O caso de Hamburgo parece estar servindo de alerta. Algumas prefeituras alemãs, insatisfeitas com os serviços prestados pelo setor privado, começam a "reestatizar", por exemplo, a coleta do lixo, noticiou a emissora de televisão pública ARD nesta semana.

PPPs: bomba-relógio

Uma alternativa às privatizações, lançada há três anos pelo governo social-demcrata-verde em Berlim, é a formação de Parcerias Público Privadas (PPPs). A primeira PPP, a do sistema de coleta de pedágio para caminhões, foi tão problemática que o governo alemão está cobrando na Justiça uma indenização de 5,1 bilhões de euros das operadoras do sistema (DaimlerChrysler, Telekom e CofiRoute).
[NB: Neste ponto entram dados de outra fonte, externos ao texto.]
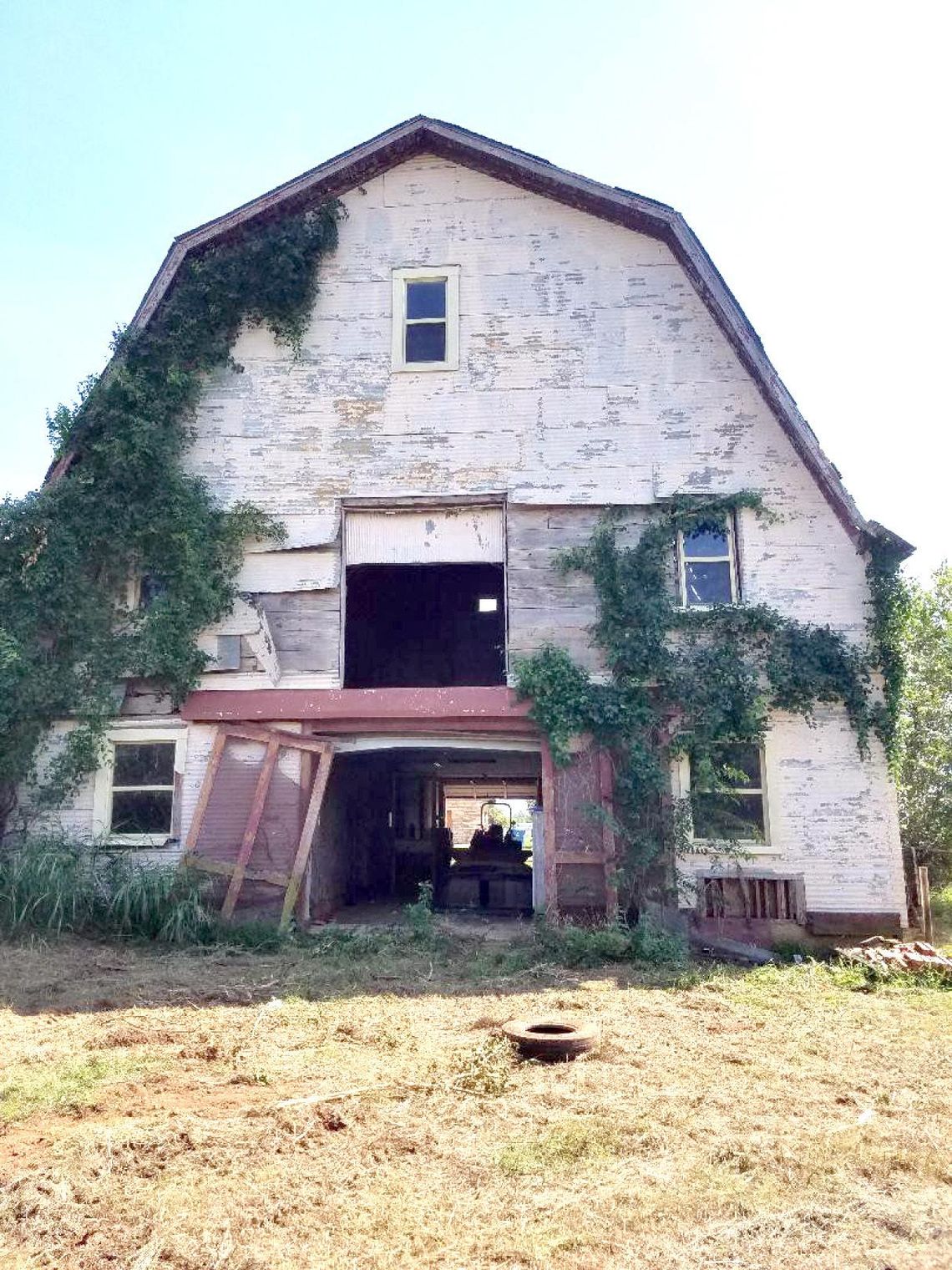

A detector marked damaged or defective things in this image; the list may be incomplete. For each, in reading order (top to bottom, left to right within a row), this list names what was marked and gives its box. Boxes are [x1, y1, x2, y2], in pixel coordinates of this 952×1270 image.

A maioria das PPPs na Alemanha envolvem a manutenção de estradas, pontes, prisões, hospitais e edifícios públicos. É o caso, por exemplo, de 90 escolas saneadas e administradas desde 2004 pela construtora Hoch-Tief em Offenbach, no Estado de Hessen.

O caso de Offenbach é considerado bem-sucedido. Já em Frankfurt foi construído através de PPP um complexo educacional avaliado em 54 milhões de euros, que custará 104 milhões de aluguel à prefeitura nos próximos 20 anos. "É uma conta que ninguém entende", diz o líder da bancada do SPD na Câmara Municipal, Klaus Oesterling.

Casos como estes levaram o Tribunal de Contas da União a advertir recentemente: "As PPPs não são uma nova fonte de receita para o Estado. A longo prazo, elas podem se tornar perigosas, porque o peso dos financiamentos é transferido para o futuro".